Exactly a week later, today, they were all together again, but paranoia was still deep and creeping and all doors were shut tight. Peace be with you, Jesus said as he appeared. He invites Thomas to touch him, “Do not be faithless, but believing.” I don’t think even Jesus understood, yet Thomas needed no further evidence and went further than anyone else had ever done, “My Lord and my God!” Jesus is not just a good teacher, he is God himself, a statement that can only be made with the strongest and deepest of faith. You can’t argue or debate this, only believe it. Jesus’ immediate response is the question for the rest of us, “Have you believed because you have seen me? Blessed are those who have not seen and yet believe.” How do you and I believe in something and someone so important without seeing him? If you do not have any doubts that you don’t investigate and ponder, then in what do you have faith? I know lots of Christians shout loudly about the wounds of Jesus, but how many want to touch them, touch their own wounds and deal with them? Or is our faith strongest behind closed and tightly shut doors that keep doubts outside?

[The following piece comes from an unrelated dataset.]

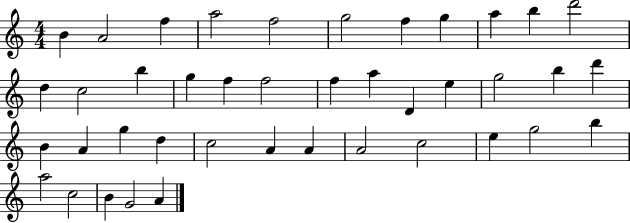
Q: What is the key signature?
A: C major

We doubt because we have been wounded one way or another and it is only through grappling with those doubts and scars do we emerge with a faith in something real. Anyone who is not afraid to doubt will never lose his faith. Insisting upon a faith that harbours no doubt has no boats in its harbour.

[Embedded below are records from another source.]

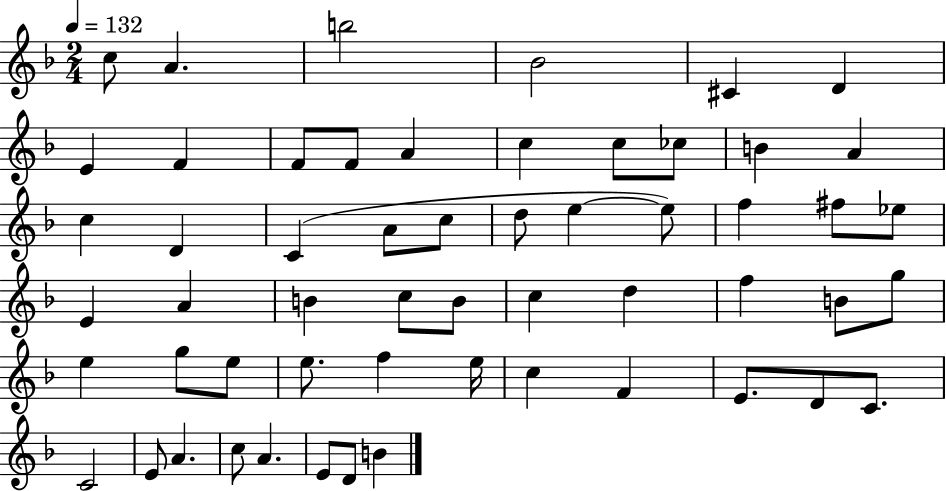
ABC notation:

X:1
T:Untitled
M:2/4
L:1/4
K:F
c/2 A b2 _B2 ^C D E F F/2 F/2 A c c/2 _c/2 B A c D C A/2 c/2 d/2 e e/2 f ^f/2 _e/2 E A B c/2 B/2 c d f B/2 g/2 e g/2 e/2 e/2 f e/4 c F E/2 D/2 C/2 C2 E/2 A c/2 A E/2 D/2 B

I don’t know if any of you ever saw the daytime TV program, Queen for a Day? I used to watch it whenever I could in elementary school. Four women were interviewed about what they would most desire or need that would make their lives better. The fourth and last one inevitably was a real tear jerker and the audience applause would determine the winner. In 1958, I would have been in Grade 4, Lili Jacob appeared on Queen for a Day. She did not want a washer or dryer or a holiday, but $500.00 to have a plastic surgeon remove a tattoo from her arm. The tattoo was the number A-10862 etched into her flesh at Auschwitz. She won and had the tattoo removed, but of course she never forgot her wounds much greater than a blue tattoo. But by removing that number she was witnessing to herself and others that faith doesn’t avoid doubt, but goes right through it. Ernest Hemingway, another person usually not thought of as a theologian of faith and doubt, wrote in A Farewell to Arms, “The world breaks everyone and afterward many are strong at the broken places.”

Jesus is among the broken and did not hide it. Even resurrection displays its wounds and doubts. Thomas, in his brokenness, doubted mere words in order that he might believe in the most important thing.